_Extract_.
# compressor decision



## tspooner (Feb 28, 2010)

so planning on pulling the trigger thursday only thing i need to decide on is compressor size. going to do duel compressors but deciding between the viair 400, 450, and 480. i'm trying to find out which one is the quietest. seeing as how the price difference between the 400 and 480 is only like $50 money isnt the issue (i'm already gunna be in the hole from the setup anyway). hoping to find out soon. thanks. :beer:


----------



## kilimats (Mar 5, 2006)

Had a little chat with Andrew at OpenRoadTuning about that same question, here a recap if i recall correctly about VIAIR 400 vs 444 vs 480

400 is the quickest of the three and the noisiest (hottest too and not design to run for a long time). Like a sprint compressor, it fills QUICKLY, its very hot, draws lots of amps

480 the quietest but the slowest (designed to run a long time)

444 in between the two (designed to run a long time too)

Eric said the 444 is the most popular model of all. I'm gonna go with that one single at first and make it dual later on if I end up playing too much with the switch 

Hope this help


----------



## reynolds9000 (Oct 16, 2003)

The 400c is designed with a 33% duty cycle, which is approx. 20 minutes every hour. It takes my 400c a little under 5 minutes to fill my 5 gallon tank from 0psi to 145psi.


----------



## LOW36 (Jan 18, 2008)

andrew m. said:


> 400c is a 33% duty
> 444c is a 100% duty
> 480c is a 100% duty
> 
> think of it like this... in a race the 400c is going to win because its a sprint compressor. it does require more power, it gets hotter faster and is noticeably louder. However, it will fill your tank the fastest. The 444 and 480 are pretty similar... the 444 is basically a cheaper and less powerful 480c but for a much more reasonable price. The 444 has a 1/4" leader and the 480 has a 3/8" leader - its all preference.

(Data excerpts)
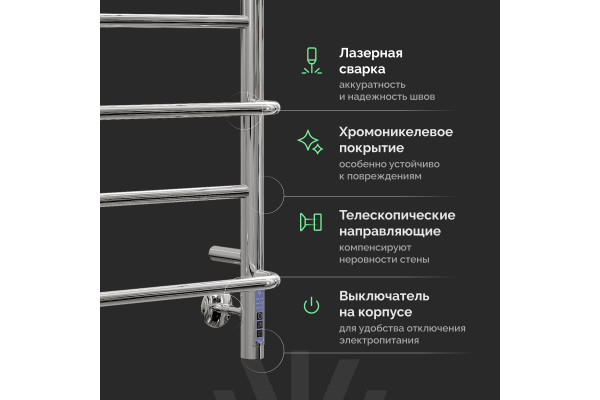 Лазерная сварка
аккуратность и надежность швов

Хромоникелевое покрытие
особенно устойчиво к повреждениям

Телескопические направляющие
компенсируют неровности стены

Выключатель на корпусе
для удобства отключения электропитания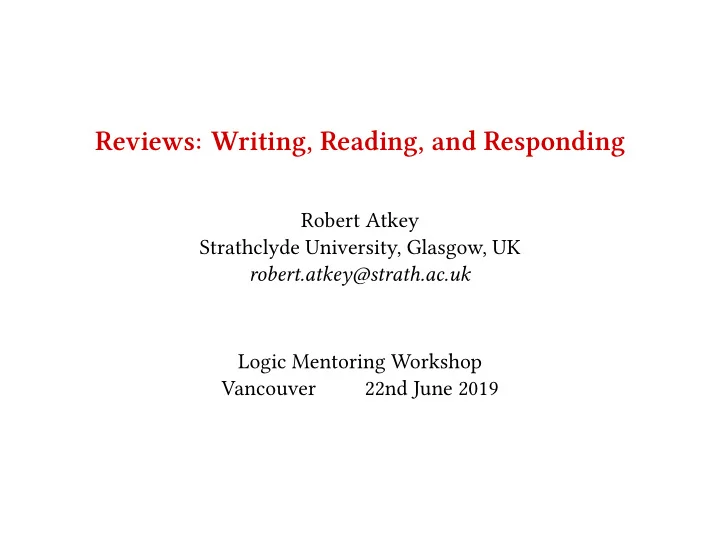 Reviews: Writing, Reading, and Responding

Robert Atkey
Strathclyde University, Glasgow, UK
robert.atkey@strath.ac.uk

Logic Mentoring Workshop
Vancouver 22nd June 2019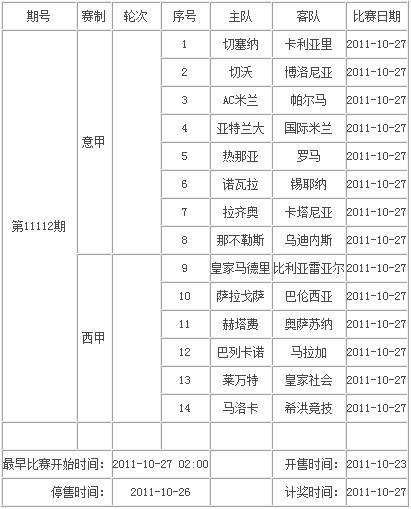 | 期号 | 赛制 | 轮次 | 序号 | 主队 | 客队 | 比赛日期 |
|---|---|---|---|---|---|---|
| 第11112期 | 意甲 | | 1 | 切塞纳 | 卡利亚里 | 2011-10-27 |
| | | | 2 | 切沃 | 博洛尼亚 | 2011-10-27 |
| | | | 3 | AC米兰 | 帕尔马 | 2011-10-27 |
| | | | 4 | 亚特兰大 | 国际米兰 | 2011-10-27 |
| | | | 5 | 热那亚 | 罗马 | 2011-10-27 |
| | | | 6 | 诺瓦拉 | 锡耶纳 | 2011-10-27 |
| | | | 7 | 拉齐奥 | 卡塔尼亚 | 2011-10-27 |
| | | | 8 | 那不勒斯 | 乌迪内斯 | 2011-10-27 |
| | 西甲 | | 9 | 皇家马德里 | 比利亚雷亚尔 | 2011-10-27 |
| | | | 10 | 萨拉戈萨 | 巴伦西亚 | 2011-10-27 |
| | | | 11 | 赫塔费 | 奥萨苏纳 | 2011-10-27 |
| | | | 12 | 巴列卡诺 | 马拉加 | 2011-10-27 |
| | | | 13 | 莱万特 | 皇家社会 | 2011-10-27 |
| | | | 14 | 马洛卡 | 希洪竞技 | 2011-10-27 |
| | | | | | | |
| 最早比赛开始时间: | | 2011-10-27 02:00 | | | 开售时间: | 2011-10-23 |
| 停售时间: | | 2011-10-26 | | | 计奖时间: | 2011-10-27 |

_What you need to do_.
Decide whether each statement agrees with the compressor thread, answering yes or no and quoting the words from the thread that settle it. 1. The 480 is called the quietest of the three compressors. 2. The 400c has a 100% duty cycle. 3. The 444 has a 3/8" leader.

_Problem solution_.
1. Yes: "480 the quietest but the slowest (designed to run a long time)"
2. No: "400c is a 33% duty"
3. No: "The 444 has a 1/4" leader and the 480 has a 3/8" leader"